**Your instructions**
Pick up the forum thread below about ContourPlot3D graph issues and keep writing it from where it stops.

**Provided passage**
# ContourPlot3D graph issues

I am attempting to see the contour plot for the function, Sqrt[y-x]==z. The graph shows an odd structure that seems to fall where a vertical asymptote would exist. What can I do to eliminate the odd structure? Here is my code for it:

ContourPlot3D[Sqrt[y-x]==z,{x,-6,6},{y,0,6},{z,0,4}]


and here is the result:

• ContourPlot3D[Re[Sqrt[y - x]] == z, {x, -6, 6}, {y, 0, 6}, {z, 0, 4}, AxesLabel -> Automatic] Commented Dec 22, 2022 at 15:34
• Thanks Bob. I am fairly new to Mathematica. I knew there was a real number issue just by what was going on in the graph. I was unaware that adding the Re would only allow real number output. This helps tremendously. Commented Dec 22, 2022 at 16:41
• @BobHanlon ContourPlot3D[Re[Sqrt[y - x]] == z, {x, -6, 6}, {y, 0, 6}, {z, -4, 4}, AxesLabel -> Automatic] will get the wrong result. The result contain a part of z==0 and y<=x. Commented Dec 23, 2022 at 1:42

It is a bug.

**Data lines**
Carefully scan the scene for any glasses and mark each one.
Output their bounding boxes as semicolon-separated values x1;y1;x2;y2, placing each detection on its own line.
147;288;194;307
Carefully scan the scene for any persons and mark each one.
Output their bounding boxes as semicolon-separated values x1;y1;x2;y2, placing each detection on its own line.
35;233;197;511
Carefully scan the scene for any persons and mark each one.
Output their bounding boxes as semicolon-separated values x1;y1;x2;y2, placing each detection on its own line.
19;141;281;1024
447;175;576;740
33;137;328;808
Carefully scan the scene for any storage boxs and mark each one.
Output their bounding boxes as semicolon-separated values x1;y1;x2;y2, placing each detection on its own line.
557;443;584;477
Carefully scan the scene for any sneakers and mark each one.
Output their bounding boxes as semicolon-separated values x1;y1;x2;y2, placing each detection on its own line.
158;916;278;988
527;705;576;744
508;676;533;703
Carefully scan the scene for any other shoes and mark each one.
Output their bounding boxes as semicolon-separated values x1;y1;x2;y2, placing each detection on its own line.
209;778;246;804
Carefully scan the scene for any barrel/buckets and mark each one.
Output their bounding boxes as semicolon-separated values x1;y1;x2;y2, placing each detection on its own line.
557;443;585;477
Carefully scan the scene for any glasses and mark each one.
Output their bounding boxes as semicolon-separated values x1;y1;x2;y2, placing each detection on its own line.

**Result of the exercise**
we have to remove Sqrt from the original equation.

ContourPlot3D[y - x == z^2, {x, -6, 6}, {y, 0, 6}, {z, 0, 4}]


Or

ContourPlot3D[y - x == z^2, {x, -6, 6}, {y, 0, 6}, {z, -4, 4},
RegionFunction -> Function[{x, y, z}, z >= 0],
RegionBoundaryStyle -> None]


Or use ImplicitRegion, still avoid Sqrt.

reg = ImplicitRegion[{y - x == z^2,
z >= 0}, {{x, -6, 6}, {y, 0, 6}, {z, -4, 4}}]
RegionPlot3D[DiscretizeRegion@reg, Axes -> True, BoxRatios -> 1,
Mesh -> 10]


• I must have accidently hit a downvote a day or so ago from my iPhone . I just now corrected it to an upvote. Sorry about that.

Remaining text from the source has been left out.